[Estratto della fonte]
-------
Parolacce e trasgressioni

Redazione A cura di “La Redazione” Pubblicato il 24/06/2013 Aggiornato il 26/03/2025

Risponde: Dottoressa Alessandra Varotto

Una domanda di: lidia.ardi@gmail.com
Salve, le scrivo per mio figlio che ha 32 mesi. Da 2 mesi circa dice parolacce e manda tutti a quel paese. Io sono una ragazza madre, il bambino vede pochissimo il papà, non per causa mia ma perché è il padre stesso che non vuole. Io e mio figlio abitiamo con mia madre, che mi sembra lo vizi un po' troppo. Inoltre, il bambino cammina in punta di piedi: l'ortopedico dice che non ha nulla, sembrerebbe un problema da risolvere con un neuropsichiatra infantile. Vorrei da lei un consiglio per entrambi i problemi. Non posso portarlo al nido perché non l'hanno preso al comunale, quindi deve stare con mia mamma. Spero di essere stata chiara. Grazie mille.
-------
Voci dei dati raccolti

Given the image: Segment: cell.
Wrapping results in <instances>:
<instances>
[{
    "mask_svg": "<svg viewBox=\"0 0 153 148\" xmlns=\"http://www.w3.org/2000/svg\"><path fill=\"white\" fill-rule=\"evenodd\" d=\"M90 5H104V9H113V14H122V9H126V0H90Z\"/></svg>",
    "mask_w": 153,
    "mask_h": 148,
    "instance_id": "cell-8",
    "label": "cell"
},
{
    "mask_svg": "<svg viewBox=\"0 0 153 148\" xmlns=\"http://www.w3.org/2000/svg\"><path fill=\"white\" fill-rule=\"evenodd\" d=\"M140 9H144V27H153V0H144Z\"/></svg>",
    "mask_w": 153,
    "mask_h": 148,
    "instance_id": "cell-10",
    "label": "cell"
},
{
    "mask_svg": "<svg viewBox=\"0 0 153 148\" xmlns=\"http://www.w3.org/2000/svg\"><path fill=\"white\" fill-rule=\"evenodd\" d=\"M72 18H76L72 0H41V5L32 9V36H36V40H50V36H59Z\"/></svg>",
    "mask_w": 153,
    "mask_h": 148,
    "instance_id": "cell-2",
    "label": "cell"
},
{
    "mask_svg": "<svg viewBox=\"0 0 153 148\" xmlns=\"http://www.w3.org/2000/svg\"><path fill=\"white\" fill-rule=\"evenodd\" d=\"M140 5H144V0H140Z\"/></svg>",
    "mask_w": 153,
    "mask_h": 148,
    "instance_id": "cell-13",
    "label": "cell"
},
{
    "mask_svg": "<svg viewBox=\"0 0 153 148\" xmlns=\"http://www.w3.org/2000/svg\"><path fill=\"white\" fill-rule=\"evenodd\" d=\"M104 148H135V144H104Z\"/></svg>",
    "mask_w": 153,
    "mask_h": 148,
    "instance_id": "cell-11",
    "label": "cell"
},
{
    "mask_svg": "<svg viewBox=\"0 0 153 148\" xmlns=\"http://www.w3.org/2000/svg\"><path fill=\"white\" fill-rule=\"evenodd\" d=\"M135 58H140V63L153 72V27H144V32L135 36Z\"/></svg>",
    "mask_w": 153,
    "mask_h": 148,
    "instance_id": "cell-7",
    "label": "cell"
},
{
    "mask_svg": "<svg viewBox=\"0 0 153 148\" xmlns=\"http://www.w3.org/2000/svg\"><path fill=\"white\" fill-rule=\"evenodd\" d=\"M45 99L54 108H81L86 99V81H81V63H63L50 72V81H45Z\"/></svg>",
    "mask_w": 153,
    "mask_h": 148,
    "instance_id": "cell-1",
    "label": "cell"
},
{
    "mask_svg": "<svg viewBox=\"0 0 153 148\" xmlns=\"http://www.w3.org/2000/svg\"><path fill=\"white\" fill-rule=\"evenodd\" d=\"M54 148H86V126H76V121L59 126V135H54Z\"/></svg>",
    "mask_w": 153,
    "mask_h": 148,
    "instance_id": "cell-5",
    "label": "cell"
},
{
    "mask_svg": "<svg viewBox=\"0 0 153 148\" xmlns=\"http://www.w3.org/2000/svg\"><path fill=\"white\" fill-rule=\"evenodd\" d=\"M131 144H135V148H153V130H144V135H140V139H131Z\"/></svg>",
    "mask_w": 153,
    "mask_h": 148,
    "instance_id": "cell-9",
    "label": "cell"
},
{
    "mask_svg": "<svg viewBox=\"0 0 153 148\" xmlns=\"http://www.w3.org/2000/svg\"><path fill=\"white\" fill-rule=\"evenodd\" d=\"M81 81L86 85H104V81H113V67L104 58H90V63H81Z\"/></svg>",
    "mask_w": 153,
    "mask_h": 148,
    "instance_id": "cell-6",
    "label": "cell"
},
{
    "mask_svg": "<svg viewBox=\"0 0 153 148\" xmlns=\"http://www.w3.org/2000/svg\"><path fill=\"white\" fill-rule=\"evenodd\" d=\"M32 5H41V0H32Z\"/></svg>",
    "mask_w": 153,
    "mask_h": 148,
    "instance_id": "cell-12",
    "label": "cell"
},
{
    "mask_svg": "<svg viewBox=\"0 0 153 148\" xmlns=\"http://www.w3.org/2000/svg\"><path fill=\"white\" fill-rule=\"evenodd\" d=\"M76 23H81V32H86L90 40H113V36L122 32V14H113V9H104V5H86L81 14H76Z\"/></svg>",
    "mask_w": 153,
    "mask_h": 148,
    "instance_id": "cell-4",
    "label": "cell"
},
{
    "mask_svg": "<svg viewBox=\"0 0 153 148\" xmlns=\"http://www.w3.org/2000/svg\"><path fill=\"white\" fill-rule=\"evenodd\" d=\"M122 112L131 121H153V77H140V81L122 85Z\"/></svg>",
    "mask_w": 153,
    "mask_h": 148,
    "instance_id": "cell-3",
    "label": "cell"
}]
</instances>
-------
[Cosa fare]
1. Nel testo sulle parolacce, da quanto tempo il bambino dice parolacce?
2. Trasforma in un elenco puntato il paragrafo del testo sulle parolacce che comincia con "Salve, le scrivo per mio figlio", conservandone i fatti principali.
3. Riprendi il testo sulle parolacce e proseguilo a partire dall'ultima frase riportata.

[Risposte fornite]
1. Da circa 2 mesi.

2.
- Il figlio ha 32 mesi e da circa 2 mesi dice parolacce e manda tutti a quel paese.
- Chi scrive è una ragazza madre; il bambino vede pochissimo il papà, perché è il padre stesso a non volerlo.
- Madre e figlio vivono con la nonna, che secondo la madre lo vizia un po' troppo.
- Il bambino cammina in punta di piedi: per l'ortopedico non ha nulla, e sembrerebbe un problema da affrontare con un neuropsichiatra infantile.
- Il bambino non è stato preso al nido comunale, quindi resta con la nonna.
- La madre chiede un consiglio per entrambi i problemi.

3.
Cordiali saluti Vanessa V.

Gentile Vanessa,
normalmente l'interesse dei piccoli per le parolacce nasce con l'ingresso a "scuola", luogo privilegiato di scoperte e nuovi apprendimenti. L'asilo, e in genere gli altri ambienti del bambino (parco giochi, casa dei nonni, etc.) offrono pertanto nuovi palcoscenici di vita, pieni di scoperte comprese le parole che non ha mai sentito. Quanto più il genitore si imbarazza e rimprovera il bimbo che dice le parole scurrili, tanto più rinforza quel piacere che lo porta a usare questo tipo di trasgressione.
L'atteggiamento che potrebbe adottare con suo figlio è di spiegargli che queste parole sono volgari e che, in molti casi, possono turbare le persone che ci circondano. Quindi, se proprio si vuole dirle, è bene farlo quando non si è sentiti per non infastidire nessuno. In questo caso l'interesse per le parolacce, che nella maggior parte dei casi è passeggero, scompare in modo spontaneo. Se invece la situazione viene vissuta dal bambino come un dramma, può rimanere legata al senso di colpa e il piccolo farà fatica a superarla.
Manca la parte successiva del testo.